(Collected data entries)
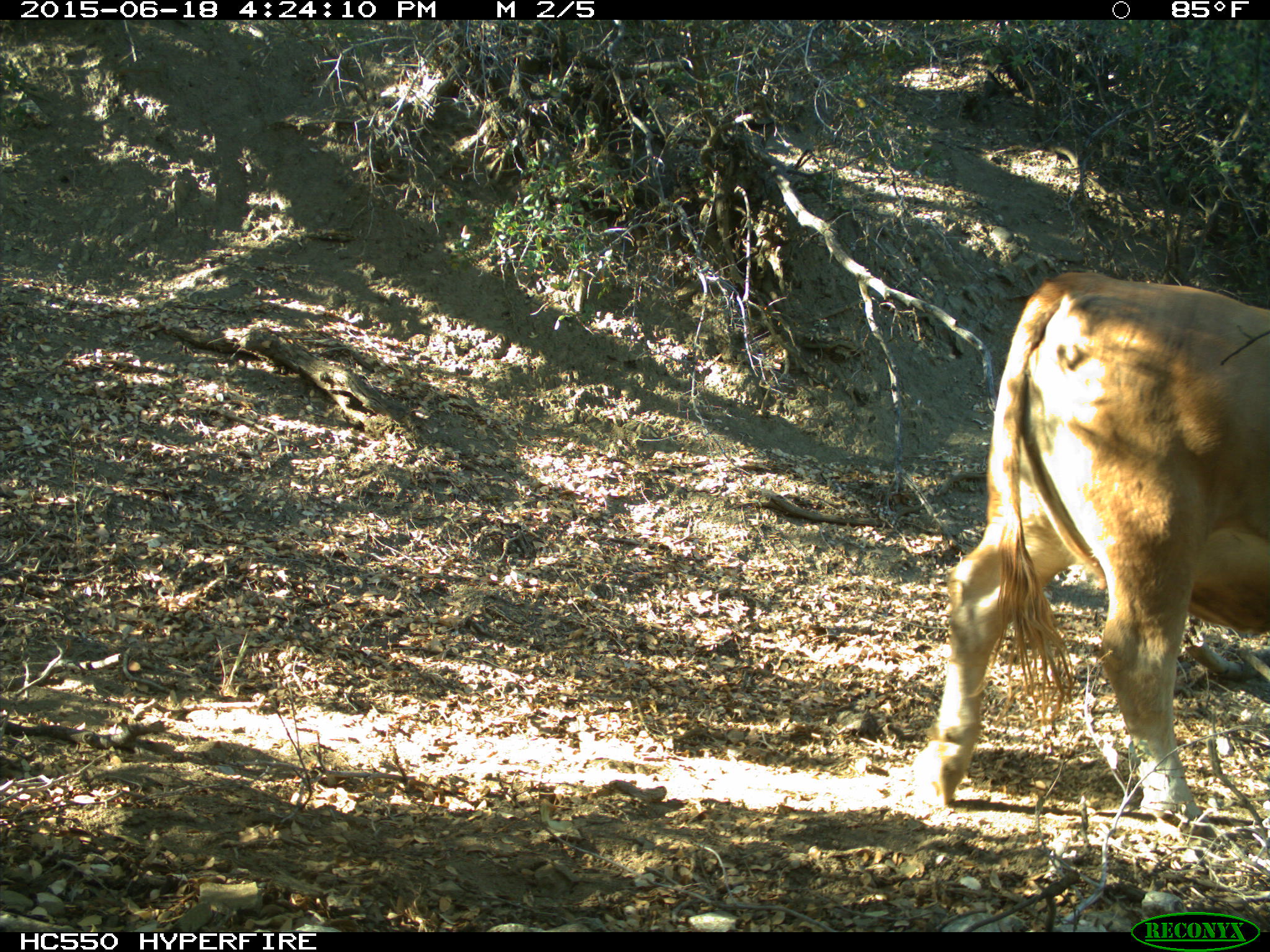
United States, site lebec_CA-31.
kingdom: Animalia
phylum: Chordata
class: Mammalia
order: Artiodactyla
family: Bovidae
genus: Bos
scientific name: Bos taurus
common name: domestic cow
Bos taurus (domestic cow).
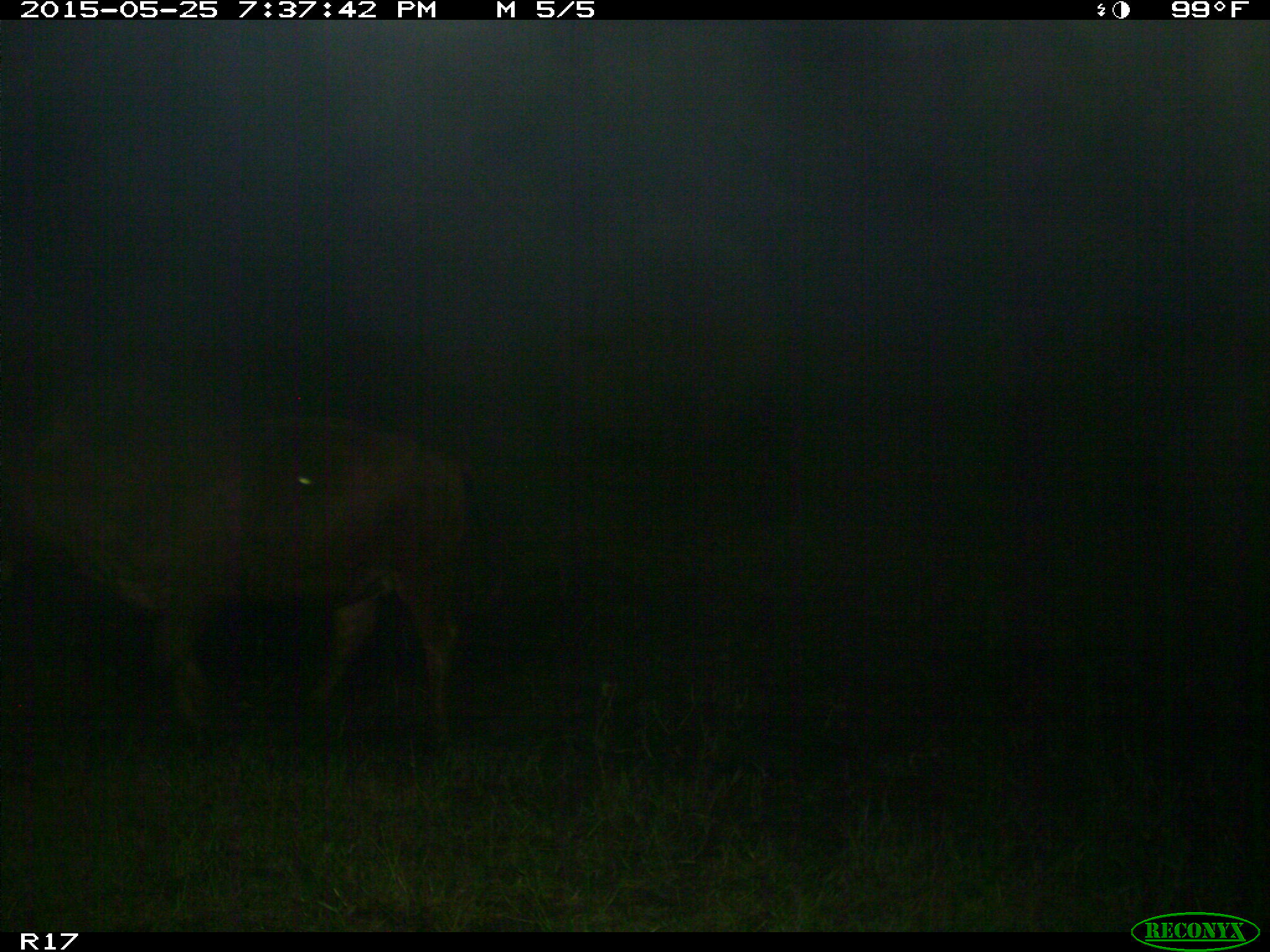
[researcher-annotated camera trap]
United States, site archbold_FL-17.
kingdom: Animalia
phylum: Chordata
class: Mammalia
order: Artiodactyla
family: Bovidae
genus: Bos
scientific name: Bos taurus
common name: domestic cow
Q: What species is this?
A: Bos taurus (domestic cow).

_EXERCISE_
Would you output all of the entries above exactly, keeping the pictures out?

_WRITTEN ANSWER_
United States, site lebec_CA-31.
kingdom: Animalia
phylum: Chordata
class: Mammalia
order: Artiodactyla
family: Bovidae
genus: Bos
scientific name: Bos taurus
common name: domestic cow
Bos taurus (domestic cow).
[researcher-annotated camera trap]
United States, site archbold_FL-17.
kingdom: Animalia
phylum: Chordata
class: Mammalia
order: Artiodactyla
family: Bovidae
genus: Bos
scientific name: Bos taurus
common name: domestic cow
Q: What species is this?
A: Bos taurus (domestic cow).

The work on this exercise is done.